**EXERCISE DESCRIPTION**
Among the lines below, the one containing "Plaque Bois Personnalisée" opens the range and the one containing "Silver | Zestaw" closes it. Print that range exactly, without the pictures.

::: EXCERPTED DATA :::

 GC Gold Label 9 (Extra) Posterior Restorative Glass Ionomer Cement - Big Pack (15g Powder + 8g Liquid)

:::
::: EXCERPTED DATA :::

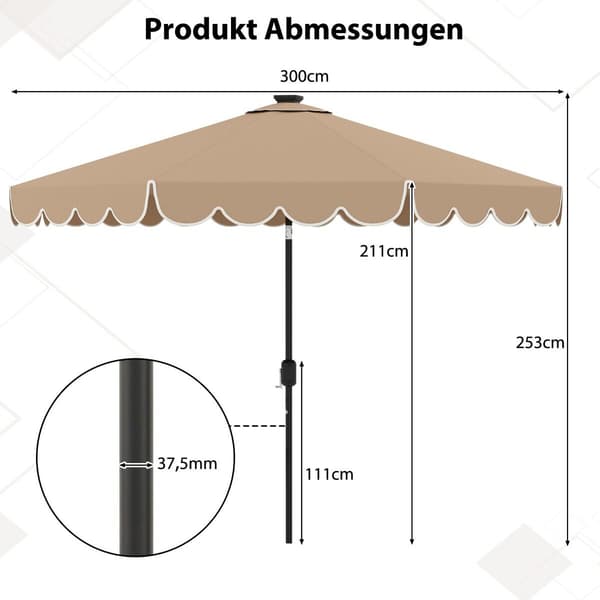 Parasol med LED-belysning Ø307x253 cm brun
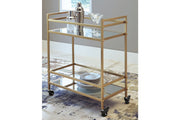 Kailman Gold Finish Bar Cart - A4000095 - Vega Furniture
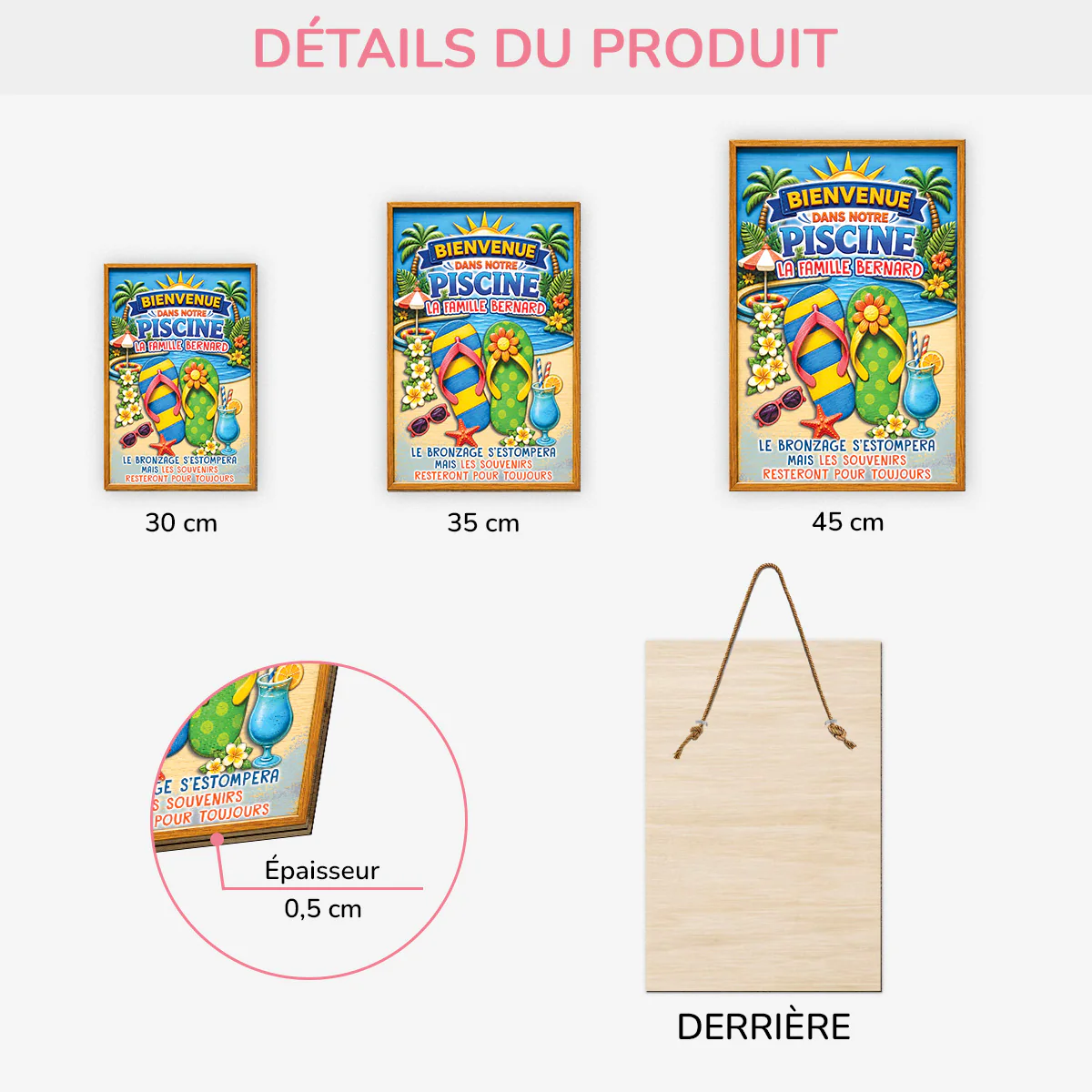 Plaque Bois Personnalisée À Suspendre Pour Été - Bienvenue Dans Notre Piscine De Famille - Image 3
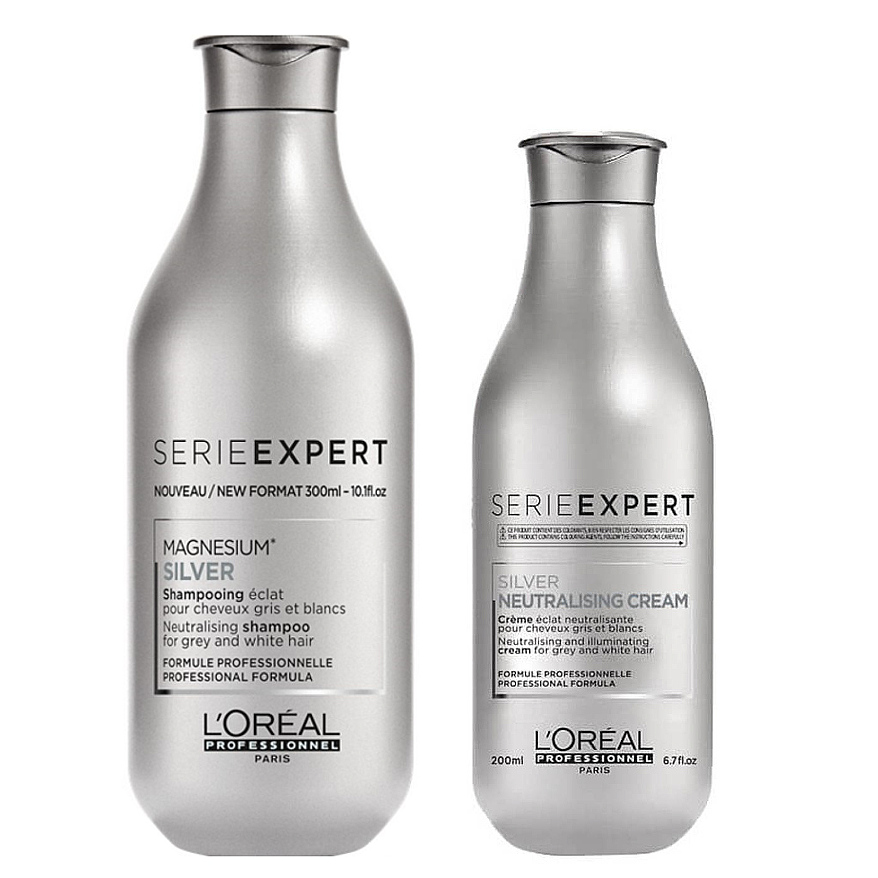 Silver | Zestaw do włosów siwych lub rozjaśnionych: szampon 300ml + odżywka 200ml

:::

**RESPONSE BOX**
 Plaque Bois Personnalisée À Suspendre Pour Été - Bienvenue Dans Notre Piscine De Famille - Image 3
 Silver | Zestaw do włosów siwych lub rozjaśnionych: szampon 300ml + odżywka 200ml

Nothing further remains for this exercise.